> **REQUIREMENT**
List each line of the records below that contains the string "plotted", matching case exactly.

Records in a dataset
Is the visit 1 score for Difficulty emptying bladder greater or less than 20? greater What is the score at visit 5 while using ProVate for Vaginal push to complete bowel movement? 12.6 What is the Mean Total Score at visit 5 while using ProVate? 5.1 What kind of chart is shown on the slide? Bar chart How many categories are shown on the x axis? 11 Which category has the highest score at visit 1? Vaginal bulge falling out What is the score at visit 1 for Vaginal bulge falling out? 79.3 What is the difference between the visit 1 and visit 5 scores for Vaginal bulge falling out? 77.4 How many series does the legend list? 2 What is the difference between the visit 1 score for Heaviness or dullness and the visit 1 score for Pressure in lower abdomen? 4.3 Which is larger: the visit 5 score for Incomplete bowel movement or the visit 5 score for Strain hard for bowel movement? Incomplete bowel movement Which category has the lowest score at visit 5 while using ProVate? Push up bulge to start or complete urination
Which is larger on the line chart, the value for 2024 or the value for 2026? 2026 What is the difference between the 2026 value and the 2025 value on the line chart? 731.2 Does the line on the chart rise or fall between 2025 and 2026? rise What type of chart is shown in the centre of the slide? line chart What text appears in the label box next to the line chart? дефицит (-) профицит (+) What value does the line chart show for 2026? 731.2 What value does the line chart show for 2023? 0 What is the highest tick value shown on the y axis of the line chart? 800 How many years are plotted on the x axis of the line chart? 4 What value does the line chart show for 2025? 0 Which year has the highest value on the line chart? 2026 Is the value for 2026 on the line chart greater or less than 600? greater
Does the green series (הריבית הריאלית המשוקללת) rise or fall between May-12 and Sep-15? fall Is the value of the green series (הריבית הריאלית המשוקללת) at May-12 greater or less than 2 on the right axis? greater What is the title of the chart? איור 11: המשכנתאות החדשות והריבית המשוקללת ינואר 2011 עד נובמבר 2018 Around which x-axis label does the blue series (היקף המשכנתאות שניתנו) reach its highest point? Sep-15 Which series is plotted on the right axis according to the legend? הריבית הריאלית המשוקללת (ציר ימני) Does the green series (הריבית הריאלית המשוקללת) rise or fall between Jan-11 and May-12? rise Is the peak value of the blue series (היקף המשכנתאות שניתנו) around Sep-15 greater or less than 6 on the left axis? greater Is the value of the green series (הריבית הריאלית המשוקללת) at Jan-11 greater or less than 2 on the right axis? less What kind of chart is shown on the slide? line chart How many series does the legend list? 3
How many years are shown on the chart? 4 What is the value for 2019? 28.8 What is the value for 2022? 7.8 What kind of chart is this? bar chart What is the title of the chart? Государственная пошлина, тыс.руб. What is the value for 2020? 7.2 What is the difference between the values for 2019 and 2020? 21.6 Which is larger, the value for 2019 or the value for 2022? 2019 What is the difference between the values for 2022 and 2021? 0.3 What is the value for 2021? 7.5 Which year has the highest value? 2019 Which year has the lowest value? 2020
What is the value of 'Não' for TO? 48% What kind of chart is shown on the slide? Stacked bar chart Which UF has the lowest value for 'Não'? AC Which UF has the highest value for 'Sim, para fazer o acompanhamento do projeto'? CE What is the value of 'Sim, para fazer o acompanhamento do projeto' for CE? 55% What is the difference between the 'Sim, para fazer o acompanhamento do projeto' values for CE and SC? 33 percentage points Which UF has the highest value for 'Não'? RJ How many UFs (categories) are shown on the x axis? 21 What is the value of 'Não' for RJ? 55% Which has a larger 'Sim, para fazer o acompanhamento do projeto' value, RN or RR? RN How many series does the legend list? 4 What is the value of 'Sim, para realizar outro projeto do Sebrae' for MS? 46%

> **SOLUTION FOR THIS EXERCISE**
Which is larger on the line chart, the value for 2024 or the value for 2026? 2026 What is the difference between the 2026 value and the 2025 value on the line chart? 731.2 Does the line on the chart rise or fall between 2025 and 2026? rise What type of chart is shown in the centre of the slide? line chart What text appears in the label box next to the line chart? дефицит (-) профицит (+) What value does the line chart show for 2026? 731.2 What value does the line chart show for 2023? 0 What is the highest tick value shown on the y axis of the line chart? 800 How many years are plotted on the x axis of the line chart? 4 What value does the line chart show for 2025? 0 Which year has the highest value on the line chart? 2026 Is the value for 2026 on the line chart greater or less than 600? greater
Does the green series (הריבית הריאלית המשוקללת) rise or fall between May-12 and Sep-15? fall Is the value of the green series (הריבית הריאלית המשוקללת) at May-12 greater or less than 2 on the right axis? greater What is the title of the chart? איור 11: המשכנתאות החדשות והריבית המשוקללת ינואר 2011 עד נובמבר 2018 Around which x-axis label does the blue series (היקף המשכנתאות שניתנו) reach its highest point? Sep-15 Which series is plotted on the right axis according to the legend? הריבית הריאלית המשוקללת (ציר ימני) Does the green series (הריבית הריאלית המשוקללת) rise or fall between Jan-11 and May-12? rise Is the peak value of the blue series (היקף המשכנתאות שניתנו) around Sep-15 greater or less than 6 on the left axis? greater Is the value of the green series (הריבית הריאלית המשוקללת) at Jan-11 greater or less than 2 on the right axis? less What kind of chart is shown on the slide? line chart How many series does the legend list? 3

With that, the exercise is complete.